La carta de presentación
Si es importante redactar un buen currículum, también lo es acompañarlo de una buena carta de presentación que, de forma esquemática, sitúe al seleccionador en relación con el lugar de trabajo al cual optamos.
Es muy importante aprender a elaborar correctamente una carta en sus diferentes variantes. Son nuestras representantes directas, por lo que tienen que reflejar lo que somos y queremos. Y lo principal venden. Por ello, deben adaptarse a las necesidades del empleador, ideas y capacidades específicas relacionadas con el puesto meta.
Una carta debe de ser clara, precisa y con una buena presentación. Es el caso de que sea la carta, en respuesta a un anuncio, se recomienda iniciarla señalando en que puesto se está interesando, el nombre de la publicación y la fecha en que apareció el anuncio.
Es conveniente añadir también en las cartas de presentación los aspectos más relevantes de nuestra experiencia o formación para el cargo que nos interesa.
Es básico averiguar el nombre de la persona que está contratando en la compañía para dirigirle la información directamente. Y en caso de no encontrarlo, se puede dirigir al responsable de Recursos Humanos.
Tenemos que partir de la base que cada vez que llamemos a un contacto y no lo localicemos tendremos que volver a llamar hasta encontrarlo. La gente, por lo general, no devuelve las llamadas cuando sabe que es para buscar empleo. Las claves de todo esto se llaman: tenacidad, perseverancia y continuidad.
Para redactar una carta en respuesta a un anuncio:
Debemos leer atentamente el anuncio o la oferta de empleo.
Analizar las necesidades de la empresa. ¿Qué tipo de profesional están buscando?
Hacer una carta a medida: seleccionar los aspectos del currículum que conviene destacar para suscitar el interés en función de las necesidades de la empresa que realiza la oferta.
Para redactar una carta que será enviada por iniciativa propia (auto candidatura)
Se utiliza cuando se envía por iniciativa propia el currículum a una empresa para que lo tengan en cuenta en el momento en que surja una vacante o se cree un nuevo puesto de trabajo.
Debemos procurara conseguir el máximo de información sobre la empresa y sus necesidades.

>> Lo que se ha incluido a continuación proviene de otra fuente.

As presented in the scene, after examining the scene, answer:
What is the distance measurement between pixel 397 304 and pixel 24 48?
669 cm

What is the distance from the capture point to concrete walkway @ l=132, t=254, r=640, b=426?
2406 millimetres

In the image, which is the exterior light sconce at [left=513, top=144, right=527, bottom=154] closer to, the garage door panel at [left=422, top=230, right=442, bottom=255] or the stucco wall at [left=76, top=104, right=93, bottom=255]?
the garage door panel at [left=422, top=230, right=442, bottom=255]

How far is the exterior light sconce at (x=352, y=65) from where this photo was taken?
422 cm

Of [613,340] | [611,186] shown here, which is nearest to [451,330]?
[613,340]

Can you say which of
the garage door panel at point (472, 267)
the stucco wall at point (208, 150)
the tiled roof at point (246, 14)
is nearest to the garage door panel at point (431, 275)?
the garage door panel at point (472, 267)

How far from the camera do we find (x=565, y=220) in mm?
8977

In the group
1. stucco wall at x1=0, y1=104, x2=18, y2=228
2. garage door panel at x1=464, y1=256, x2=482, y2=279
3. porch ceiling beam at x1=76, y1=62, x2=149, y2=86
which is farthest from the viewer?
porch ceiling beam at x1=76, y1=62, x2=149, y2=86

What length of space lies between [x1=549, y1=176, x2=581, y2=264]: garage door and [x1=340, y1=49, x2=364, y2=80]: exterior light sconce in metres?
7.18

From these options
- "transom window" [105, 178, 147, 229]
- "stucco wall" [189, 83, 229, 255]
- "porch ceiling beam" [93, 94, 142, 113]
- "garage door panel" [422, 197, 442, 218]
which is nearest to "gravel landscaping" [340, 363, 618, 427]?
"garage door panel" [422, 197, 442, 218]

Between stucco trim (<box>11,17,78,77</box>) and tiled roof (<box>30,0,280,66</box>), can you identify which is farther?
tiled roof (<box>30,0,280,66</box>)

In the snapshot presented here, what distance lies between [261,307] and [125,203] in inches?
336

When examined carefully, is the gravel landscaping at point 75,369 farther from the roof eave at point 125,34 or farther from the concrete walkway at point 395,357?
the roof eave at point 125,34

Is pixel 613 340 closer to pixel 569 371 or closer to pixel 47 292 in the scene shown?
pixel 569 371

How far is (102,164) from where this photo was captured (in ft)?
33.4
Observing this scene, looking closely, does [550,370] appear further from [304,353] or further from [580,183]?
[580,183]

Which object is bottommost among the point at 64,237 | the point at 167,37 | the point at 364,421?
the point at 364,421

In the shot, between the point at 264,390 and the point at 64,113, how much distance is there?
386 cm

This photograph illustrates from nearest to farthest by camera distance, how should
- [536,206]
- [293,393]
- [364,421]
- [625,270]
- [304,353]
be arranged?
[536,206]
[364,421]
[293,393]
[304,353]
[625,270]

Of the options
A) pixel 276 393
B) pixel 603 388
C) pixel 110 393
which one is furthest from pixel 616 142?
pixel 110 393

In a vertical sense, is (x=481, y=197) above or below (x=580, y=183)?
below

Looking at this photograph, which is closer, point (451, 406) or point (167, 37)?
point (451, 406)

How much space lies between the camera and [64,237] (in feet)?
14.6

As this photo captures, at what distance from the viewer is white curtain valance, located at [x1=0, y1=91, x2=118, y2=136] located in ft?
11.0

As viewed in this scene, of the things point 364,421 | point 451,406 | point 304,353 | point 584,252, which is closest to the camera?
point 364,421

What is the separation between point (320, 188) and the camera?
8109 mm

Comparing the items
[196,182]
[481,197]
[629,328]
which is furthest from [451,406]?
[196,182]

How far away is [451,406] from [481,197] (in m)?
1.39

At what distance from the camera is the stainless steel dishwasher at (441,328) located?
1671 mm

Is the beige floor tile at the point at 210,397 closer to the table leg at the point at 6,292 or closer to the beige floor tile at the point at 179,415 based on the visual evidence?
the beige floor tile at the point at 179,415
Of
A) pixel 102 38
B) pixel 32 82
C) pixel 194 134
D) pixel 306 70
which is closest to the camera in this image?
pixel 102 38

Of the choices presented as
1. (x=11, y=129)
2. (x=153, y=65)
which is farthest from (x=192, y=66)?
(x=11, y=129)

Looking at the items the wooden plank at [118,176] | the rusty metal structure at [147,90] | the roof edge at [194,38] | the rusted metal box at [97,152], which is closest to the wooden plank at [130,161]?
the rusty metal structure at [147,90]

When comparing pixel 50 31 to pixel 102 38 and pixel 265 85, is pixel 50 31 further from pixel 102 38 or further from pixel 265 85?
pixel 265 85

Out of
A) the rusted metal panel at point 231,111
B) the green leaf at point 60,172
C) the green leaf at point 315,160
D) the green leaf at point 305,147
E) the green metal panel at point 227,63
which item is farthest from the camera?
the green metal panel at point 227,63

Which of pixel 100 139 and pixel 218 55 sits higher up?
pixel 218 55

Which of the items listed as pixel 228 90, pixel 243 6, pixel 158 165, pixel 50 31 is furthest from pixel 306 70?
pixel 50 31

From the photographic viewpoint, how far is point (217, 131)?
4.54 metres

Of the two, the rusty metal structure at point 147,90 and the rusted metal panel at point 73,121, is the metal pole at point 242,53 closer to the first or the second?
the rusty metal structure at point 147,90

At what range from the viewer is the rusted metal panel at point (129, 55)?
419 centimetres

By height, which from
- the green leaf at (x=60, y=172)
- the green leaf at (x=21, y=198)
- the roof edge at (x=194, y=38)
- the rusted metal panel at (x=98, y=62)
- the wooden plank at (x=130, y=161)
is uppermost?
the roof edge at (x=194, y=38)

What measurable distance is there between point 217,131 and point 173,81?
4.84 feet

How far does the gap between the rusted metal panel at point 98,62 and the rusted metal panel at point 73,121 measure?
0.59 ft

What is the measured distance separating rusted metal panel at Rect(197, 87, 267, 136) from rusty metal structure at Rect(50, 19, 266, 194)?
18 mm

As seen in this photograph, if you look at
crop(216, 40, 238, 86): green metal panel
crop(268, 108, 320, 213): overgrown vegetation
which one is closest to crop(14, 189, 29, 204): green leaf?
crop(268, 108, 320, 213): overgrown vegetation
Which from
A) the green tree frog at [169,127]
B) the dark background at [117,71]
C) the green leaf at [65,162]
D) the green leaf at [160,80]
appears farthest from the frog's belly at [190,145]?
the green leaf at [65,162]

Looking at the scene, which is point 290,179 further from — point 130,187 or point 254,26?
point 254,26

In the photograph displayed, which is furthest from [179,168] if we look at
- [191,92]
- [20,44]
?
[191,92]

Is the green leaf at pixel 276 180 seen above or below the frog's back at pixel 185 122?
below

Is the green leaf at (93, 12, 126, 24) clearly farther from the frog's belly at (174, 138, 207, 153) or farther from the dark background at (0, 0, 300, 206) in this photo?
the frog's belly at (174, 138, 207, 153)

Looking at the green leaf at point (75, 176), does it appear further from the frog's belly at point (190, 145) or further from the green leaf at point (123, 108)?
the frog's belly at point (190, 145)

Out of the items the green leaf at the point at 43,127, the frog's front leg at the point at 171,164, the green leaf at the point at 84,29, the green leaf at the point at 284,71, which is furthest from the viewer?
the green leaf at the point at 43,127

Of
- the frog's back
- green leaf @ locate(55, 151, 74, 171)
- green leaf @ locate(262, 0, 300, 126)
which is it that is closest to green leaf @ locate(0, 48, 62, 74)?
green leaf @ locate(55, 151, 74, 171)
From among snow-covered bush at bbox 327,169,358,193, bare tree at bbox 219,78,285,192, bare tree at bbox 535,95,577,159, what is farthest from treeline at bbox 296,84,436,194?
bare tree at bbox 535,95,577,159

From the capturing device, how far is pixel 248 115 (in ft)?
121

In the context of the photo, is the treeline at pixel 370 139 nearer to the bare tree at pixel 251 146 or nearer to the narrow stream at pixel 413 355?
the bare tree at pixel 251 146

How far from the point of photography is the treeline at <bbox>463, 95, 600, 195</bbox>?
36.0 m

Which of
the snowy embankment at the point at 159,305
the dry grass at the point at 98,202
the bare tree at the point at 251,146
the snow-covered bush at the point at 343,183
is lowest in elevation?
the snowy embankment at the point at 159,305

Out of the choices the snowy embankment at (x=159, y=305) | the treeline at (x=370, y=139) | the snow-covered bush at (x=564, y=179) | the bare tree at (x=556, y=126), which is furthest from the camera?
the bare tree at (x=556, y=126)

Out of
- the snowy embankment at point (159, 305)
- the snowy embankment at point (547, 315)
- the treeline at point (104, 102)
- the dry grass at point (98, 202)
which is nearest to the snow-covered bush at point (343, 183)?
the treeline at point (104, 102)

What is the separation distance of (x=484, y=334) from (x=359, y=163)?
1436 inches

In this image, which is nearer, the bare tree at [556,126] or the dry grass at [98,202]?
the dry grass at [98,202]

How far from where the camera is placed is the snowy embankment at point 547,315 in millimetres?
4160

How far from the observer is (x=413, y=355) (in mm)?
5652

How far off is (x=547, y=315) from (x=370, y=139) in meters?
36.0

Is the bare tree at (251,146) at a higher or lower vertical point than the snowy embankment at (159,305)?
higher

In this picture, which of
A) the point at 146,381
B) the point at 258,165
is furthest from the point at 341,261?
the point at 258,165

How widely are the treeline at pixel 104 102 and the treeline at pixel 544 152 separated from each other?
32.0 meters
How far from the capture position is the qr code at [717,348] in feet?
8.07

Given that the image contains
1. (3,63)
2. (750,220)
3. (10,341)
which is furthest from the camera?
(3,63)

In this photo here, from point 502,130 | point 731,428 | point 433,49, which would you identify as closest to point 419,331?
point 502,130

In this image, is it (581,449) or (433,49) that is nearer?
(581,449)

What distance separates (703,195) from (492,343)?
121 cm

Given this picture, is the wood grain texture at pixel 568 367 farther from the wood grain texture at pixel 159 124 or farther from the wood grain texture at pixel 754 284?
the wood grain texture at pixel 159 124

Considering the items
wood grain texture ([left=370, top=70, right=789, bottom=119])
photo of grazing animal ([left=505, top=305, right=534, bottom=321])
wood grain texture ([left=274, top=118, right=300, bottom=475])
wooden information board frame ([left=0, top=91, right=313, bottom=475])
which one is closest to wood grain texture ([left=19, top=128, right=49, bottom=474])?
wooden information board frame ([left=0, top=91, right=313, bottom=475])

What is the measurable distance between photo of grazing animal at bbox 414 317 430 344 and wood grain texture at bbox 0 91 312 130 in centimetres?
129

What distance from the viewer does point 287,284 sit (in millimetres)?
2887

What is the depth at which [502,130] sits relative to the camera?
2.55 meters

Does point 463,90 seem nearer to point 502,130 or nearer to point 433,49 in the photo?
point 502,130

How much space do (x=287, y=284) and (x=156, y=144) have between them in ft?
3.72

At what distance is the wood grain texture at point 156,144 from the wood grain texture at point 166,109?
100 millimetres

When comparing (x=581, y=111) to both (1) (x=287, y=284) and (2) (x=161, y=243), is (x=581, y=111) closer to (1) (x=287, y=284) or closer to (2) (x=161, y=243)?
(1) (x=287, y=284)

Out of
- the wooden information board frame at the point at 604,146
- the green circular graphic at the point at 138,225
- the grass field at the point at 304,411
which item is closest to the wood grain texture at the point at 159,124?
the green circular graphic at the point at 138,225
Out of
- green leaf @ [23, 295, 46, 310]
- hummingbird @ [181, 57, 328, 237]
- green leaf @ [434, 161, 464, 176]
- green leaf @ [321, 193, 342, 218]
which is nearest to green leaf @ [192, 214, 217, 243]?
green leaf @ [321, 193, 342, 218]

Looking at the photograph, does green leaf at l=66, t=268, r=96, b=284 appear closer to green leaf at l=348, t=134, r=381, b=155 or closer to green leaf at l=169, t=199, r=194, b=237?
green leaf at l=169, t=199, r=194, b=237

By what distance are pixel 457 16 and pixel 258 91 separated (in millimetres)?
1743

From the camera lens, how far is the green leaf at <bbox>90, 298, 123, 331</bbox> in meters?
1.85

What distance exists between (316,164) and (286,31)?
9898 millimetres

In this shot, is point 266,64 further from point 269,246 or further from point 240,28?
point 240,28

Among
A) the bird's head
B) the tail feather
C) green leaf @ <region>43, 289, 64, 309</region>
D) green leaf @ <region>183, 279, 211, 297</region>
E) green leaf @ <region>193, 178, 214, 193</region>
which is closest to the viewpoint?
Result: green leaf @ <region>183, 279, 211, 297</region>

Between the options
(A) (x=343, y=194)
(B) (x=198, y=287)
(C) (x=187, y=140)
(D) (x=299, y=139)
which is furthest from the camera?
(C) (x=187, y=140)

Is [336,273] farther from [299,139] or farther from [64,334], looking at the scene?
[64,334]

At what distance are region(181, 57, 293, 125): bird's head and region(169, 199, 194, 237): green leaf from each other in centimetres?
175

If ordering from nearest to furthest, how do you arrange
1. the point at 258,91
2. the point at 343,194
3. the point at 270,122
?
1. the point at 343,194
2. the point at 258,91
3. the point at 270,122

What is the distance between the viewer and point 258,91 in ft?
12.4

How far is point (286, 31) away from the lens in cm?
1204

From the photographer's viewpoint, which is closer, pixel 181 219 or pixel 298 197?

Encontrar un motivo para demostrar nuestro interés para colaborar con ellos.
Seleccionar los aspectos del currículum que os interesa ofrecer a la empresa porque sabemos que los valorarán positivamente.
Analizaremos los errores más comunes cometidos en las cartas de presentación y currículum vitae:
- Que la imagen sea poco atractiva.
- Currículum desordenado y que no lleve un orden cronológico.
- El CV no debe tener más de dos hojas... Dos como mucho!!
- No debemos tener faltas de ortografía.
- Tampoco debemos de presentarnos a puestos que no encajan con nuestro perfil.
- Debemos de tener preocupación con los comentarios que pongamos en observaciones.
- Y sobre todo no mentir porque tarde o temprano se sabrá la verdad.